Multimodal large language models (MLLMs) are becoming better at interpreting images and videos, but they still make mistakes. Sometimes they even make up objects that don’t appear in images. These hallucinations have limited the usefulness of MLLMs, particularly in settings where accuracy is critical.
Researchers at MBZUAI, Monash University, and other institutions have developed a new plugin called FarSight that can be used with MLLMs to reduce hallucinations.
Feilong Tang, a lead author of the study and a visiting student at MBZUAI, explains that when an MLLM generates long sections of text about an image, it can stop paying attention to relevant details in the image, leading to hallucinations. “With FarSight, we want to make models more reliable and overcome the weaknesses of these systems,” he said.
Tang and his colleagues’ study about FarSight was shared in an oral presentation at the Computer Vision and Pattern Recognition Conference (CVPR) held in Nashville, Tennessee.

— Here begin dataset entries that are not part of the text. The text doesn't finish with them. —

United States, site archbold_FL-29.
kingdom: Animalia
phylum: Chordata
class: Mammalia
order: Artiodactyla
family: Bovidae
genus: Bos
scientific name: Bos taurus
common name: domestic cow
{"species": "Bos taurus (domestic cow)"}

Of the more than 13,000 papers that were submitted to the conference, only 96 were selected to be given as oral presentations.
Chengzhi Liu, Zhongxing Xu, Ming Hu, Zelin Peng, Zhiwei Yang, Jionglong Su, Minquan Lin, Yifan Peng, Xuelian Cheng, Imran Razzak, and Zongyuan Ge are authors of the study.
Hallucinations in MLLMs come from a misalignment between what appears in an image and the text a model generates about the image. When an MLLM hallucinates, it has the tendency to build on this fiction with what researchers call snowball hallucinations. One mistake grows much larger as a model elaborates on its initial error.
In their study, Tang and his coauthors present an example of a snowball hallucination produced by LLaVA-1.5, an open source MLLM. They prompted the system to describe a photograph of a winter scene with a stream running through a forest. Initially the model generated accurate text, but it soon hallucinated, saying that the photo depicted a “small wooden bridge” crossing the stream. It expanded on this initial hallucination with intricate details, writing that the “bridge’s handrails have carvings of pinecones and leaves, adding rustic charm to the winter scene.”
An example of initial and snowball hallucinations produced by LLaVA-1.5, an open-source MLLM.
The researchers discovered that most hallucinations are in fact snowball hallucinations. They tested three MLLMs — LLaVA-1.5-7B, Video-LLaVA-7B, and EDVT — on benchmark datasets and found that snowball hallucinations occurred more than four times as often as initial hallucinations. By reducing initial mistakes, researchers can significantly reduce the total number of hallucinations.
Other methods have been developed to reduce hallucinations by MLLMs. These include factchecking outputs from models with information from the web and different approaches to fine-tuning. But they don’t address the root causes of these mistakes.
In their study, the researchers identify two key causes of hallucination. One is attention collapse, where a model pays more attention than it should to what are known as outlier tokens. These tokens could represent punctuation or other non-essential information.
Another cause is what’s known as positional information decay, where a multimodal model pays less attention to visual tokens from an image as it generates longer pieces of text. This results in the model forgetting details of the image.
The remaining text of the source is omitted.